_Exercise requirements_
1. According to the Reboot article, what did Hulu decide in January 2023?
2. Extend the Reboot article with new text that picks up right after its last line.

- Genre: Comedy
- Created by: Steven Levitan
- Starring: Keegan-Michael Key; Johnny Knoxville; Rachel Bloom; Calum Worthy; Krista Marie Yu; Judy Greer; Paul Reiser;
- Country of origin: United States
- Original language: English
- No. of seasons: 1
- No. of episodes: 8

Production
- Executive producers: Steven Levitan; John Enbom; Danielle Stokdyk; Jeff Morton;
- Producer: Keegan-Michael Key
- Camera setup: Single camera
- Running time: 23–31 minutes
- Production companies: Levitan Productions 20th Television

Original release
- Network: Hulu
- Release: September 20 – October 25, 2022

= Reboot (2022 TV series) =

2022 American comedy series

Reboot is an American comedy television series created by Steven Levitan. It stars Keegan-Michael Key, Johnny Knoxville, Judy Greer, and Rachel Bloom. The series follows the dysfunctional cast of a fictional early 2000s hit sitcom, Step Right Up, who must face their unresolved issues and navigate a vastly different media and entertainment environment when a young writer successfully pitches a reboot of their show. The series premiered on Hulu on September 20, 2022. Reboot received generally positive reviews from critics. In January 2023, Hulu opted to cancel the show after one season.

==Cast==
=== Main ===

- Keegan-Michael Key as Reed Sterling, the Yale-trained actor who played "Lawrence", the stepfather on Step Right Up, before leaving the show to pursue a failed career in theater and film.

[Spatial question listing]

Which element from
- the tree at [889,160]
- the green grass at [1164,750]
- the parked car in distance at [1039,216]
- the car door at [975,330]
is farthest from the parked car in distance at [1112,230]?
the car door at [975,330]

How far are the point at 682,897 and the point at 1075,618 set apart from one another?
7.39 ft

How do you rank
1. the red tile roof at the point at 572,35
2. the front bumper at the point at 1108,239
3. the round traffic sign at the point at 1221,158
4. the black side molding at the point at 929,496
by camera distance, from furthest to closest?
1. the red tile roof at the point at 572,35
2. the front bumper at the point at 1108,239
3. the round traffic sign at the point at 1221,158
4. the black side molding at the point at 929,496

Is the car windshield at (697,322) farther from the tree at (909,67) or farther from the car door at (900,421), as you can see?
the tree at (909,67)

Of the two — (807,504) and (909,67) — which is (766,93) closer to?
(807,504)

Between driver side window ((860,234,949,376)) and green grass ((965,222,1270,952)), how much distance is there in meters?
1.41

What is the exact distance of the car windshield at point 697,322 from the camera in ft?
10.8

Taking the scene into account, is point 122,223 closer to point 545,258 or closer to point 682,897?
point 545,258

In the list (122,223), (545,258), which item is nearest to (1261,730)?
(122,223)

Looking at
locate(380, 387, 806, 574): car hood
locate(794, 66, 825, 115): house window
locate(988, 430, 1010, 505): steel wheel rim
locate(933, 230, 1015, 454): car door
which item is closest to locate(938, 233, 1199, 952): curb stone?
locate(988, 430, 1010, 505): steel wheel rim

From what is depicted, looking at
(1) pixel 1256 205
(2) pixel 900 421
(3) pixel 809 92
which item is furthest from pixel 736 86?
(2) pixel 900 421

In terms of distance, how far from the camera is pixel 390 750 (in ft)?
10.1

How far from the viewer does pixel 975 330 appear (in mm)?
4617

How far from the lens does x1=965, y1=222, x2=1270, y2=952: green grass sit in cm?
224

_In response_
1. Hulu canceled the show after one season.

2.
- Johnny Knoxville as Clay Barber, the actor and raunchy stand-up comedian who played "Jake", the ex-husband in Step Right Up and is now dealing with a lifetime of alcoholism, drug abuse, and repeated arrests for minor crimes.
- Rachel Bloom as Hannah Korman, an up-and-coming indie film screenwriter who lands a deal with Hulu to revive Step Right Up but is forced into the role of co-showrunner with the sitcom's creator, Gordon, who is her estranged father.
- Calum Worthy as Zack Jackson, the former child actor who played "Cody", the son on Step Right Up, before going on to a brief career as the leading man in a series of low-budget teen movies.
- Krista Marie Yu as Elaine Kim, the inexperienced studio executive tasked with overseeing the revival of Step Right Up and Zack's love interest.
- Judy Greer as Bree Marie Jensen, the actress who played "Josie", the mother on Step Right Up, then retired from acting when she married the duke of a small Nordic country before losing all of her money in their divorce.
- Paul Reiser as Gordon Gelman, the writer who originally created Step Right Up and maintains the rights to the show, allowing him to co-opt Hannah as lead showrunner.

=== Recurring ===
- Eliza Coupe as Nora, Reed's girlfriend and a successful playwright
- Alyah Chanelle Scott as Timberly Fox, a former reality show contestant who plays "Whitney", the adult daughter of Reed's character Lawrence.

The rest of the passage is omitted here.